» **Problem requirements**: Take the lines below from the one with "Lima-Diesellok V100" through the one with "Dashcam Footage Captures" and retype them exactly. Include nothing else, and no pictures.

» **Data to use**:
_____
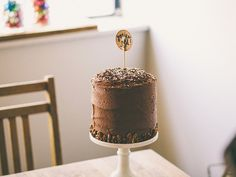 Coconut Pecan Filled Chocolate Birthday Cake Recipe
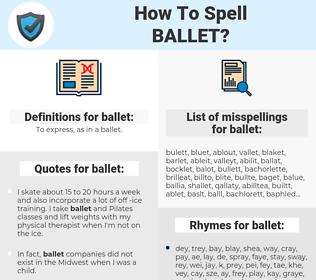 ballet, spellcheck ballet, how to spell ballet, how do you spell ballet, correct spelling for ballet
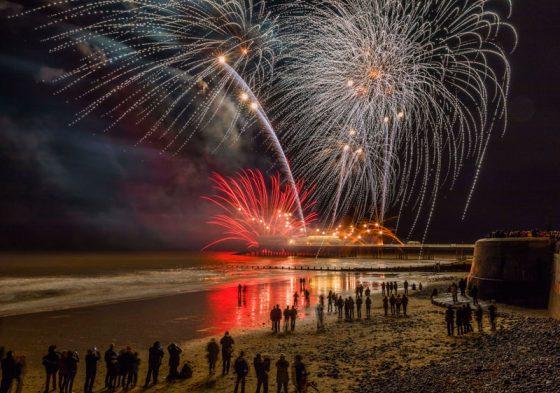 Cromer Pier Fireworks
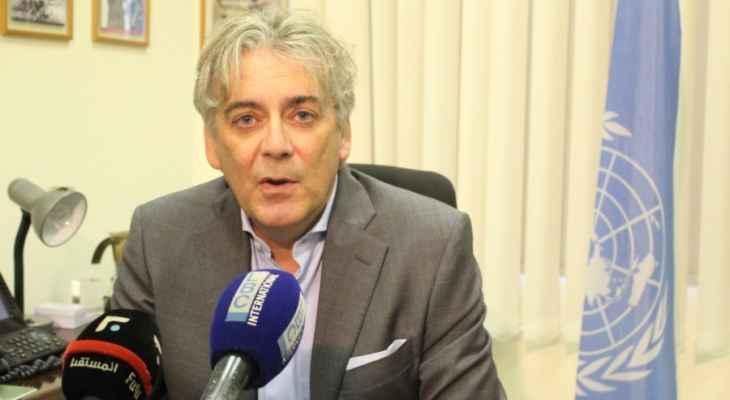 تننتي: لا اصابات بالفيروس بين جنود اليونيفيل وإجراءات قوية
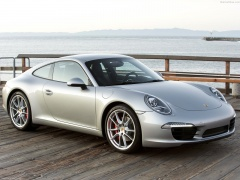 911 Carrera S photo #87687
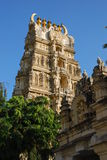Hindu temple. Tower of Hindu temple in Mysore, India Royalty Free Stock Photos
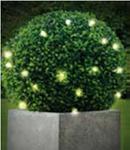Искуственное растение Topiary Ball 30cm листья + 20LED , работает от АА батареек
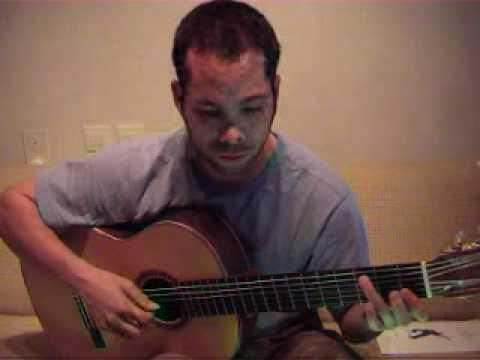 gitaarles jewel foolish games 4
_____
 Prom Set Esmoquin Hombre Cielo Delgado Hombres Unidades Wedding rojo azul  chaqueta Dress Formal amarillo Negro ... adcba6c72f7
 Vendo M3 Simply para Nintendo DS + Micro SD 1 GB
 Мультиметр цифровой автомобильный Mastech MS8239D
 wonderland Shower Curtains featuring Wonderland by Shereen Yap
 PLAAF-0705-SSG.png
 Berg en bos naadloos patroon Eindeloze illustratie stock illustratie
_____
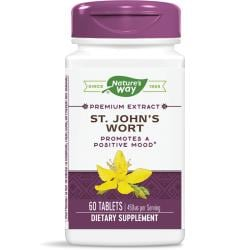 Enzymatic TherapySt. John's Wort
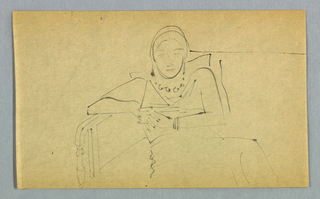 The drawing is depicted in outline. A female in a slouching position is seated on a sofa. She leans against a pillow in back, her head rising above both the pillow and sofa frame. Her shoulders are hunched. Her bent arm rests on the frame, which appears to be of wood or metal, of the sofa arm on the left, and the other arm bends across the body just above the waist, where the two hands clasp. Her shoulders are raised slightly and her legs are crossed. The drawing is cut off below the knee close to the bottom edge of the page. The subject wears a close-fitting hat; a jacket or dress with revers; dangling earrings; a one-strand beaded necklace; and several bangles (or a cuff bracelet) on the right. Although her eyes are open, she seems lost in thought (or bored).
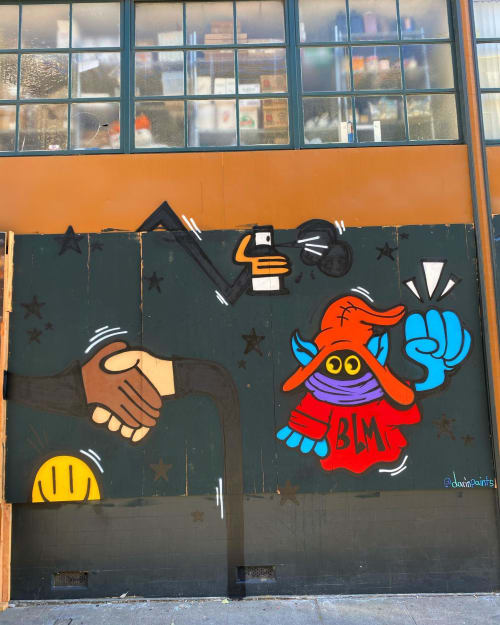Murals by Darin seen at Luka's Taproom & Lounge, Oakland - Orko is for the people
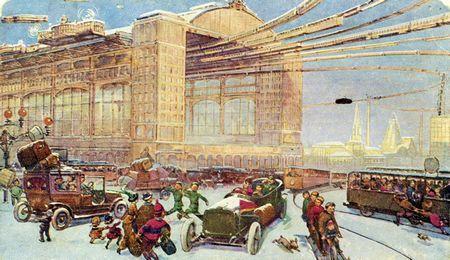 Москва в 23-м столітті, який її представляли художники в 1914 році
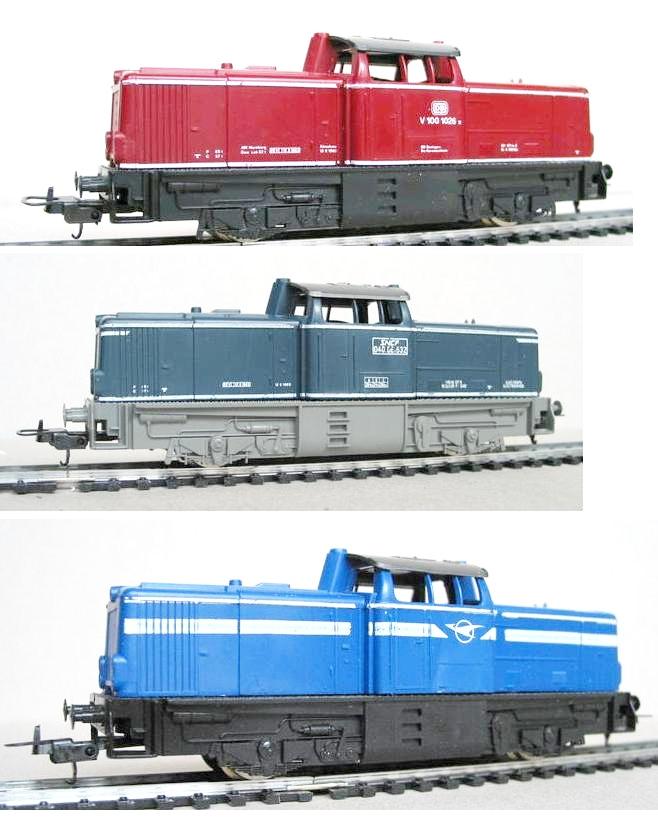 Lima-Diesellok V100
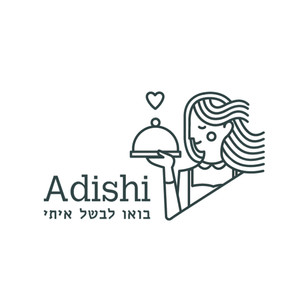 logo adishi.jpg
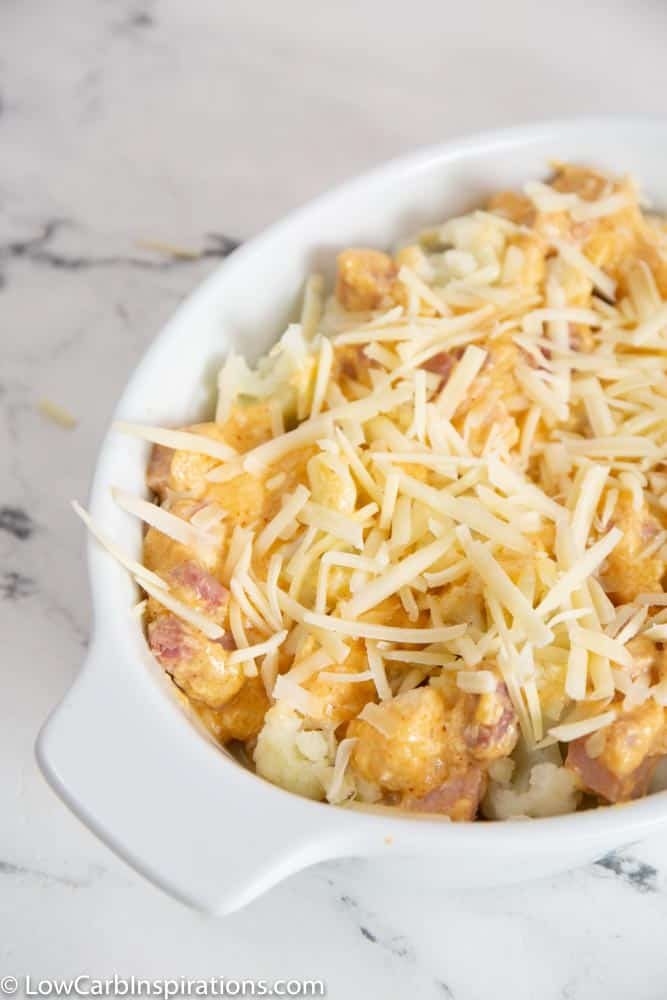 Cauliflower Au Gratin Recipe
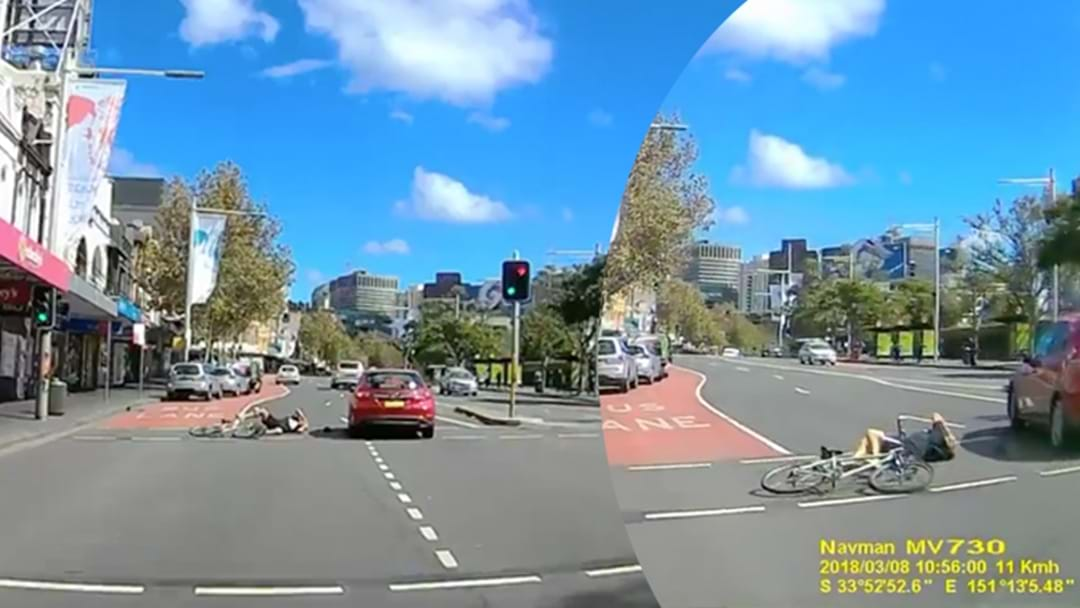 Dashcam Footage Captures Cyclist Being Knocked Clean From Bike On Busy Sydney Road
_____
» **Task output**:
 Lima-Diesellok V100
 logo adishi.jpg
 Cauliflower Au Gratin Recipe
 Dashcam Footage Captures Cyclist Being Knocked Clean From Bike On Busy Sydney Road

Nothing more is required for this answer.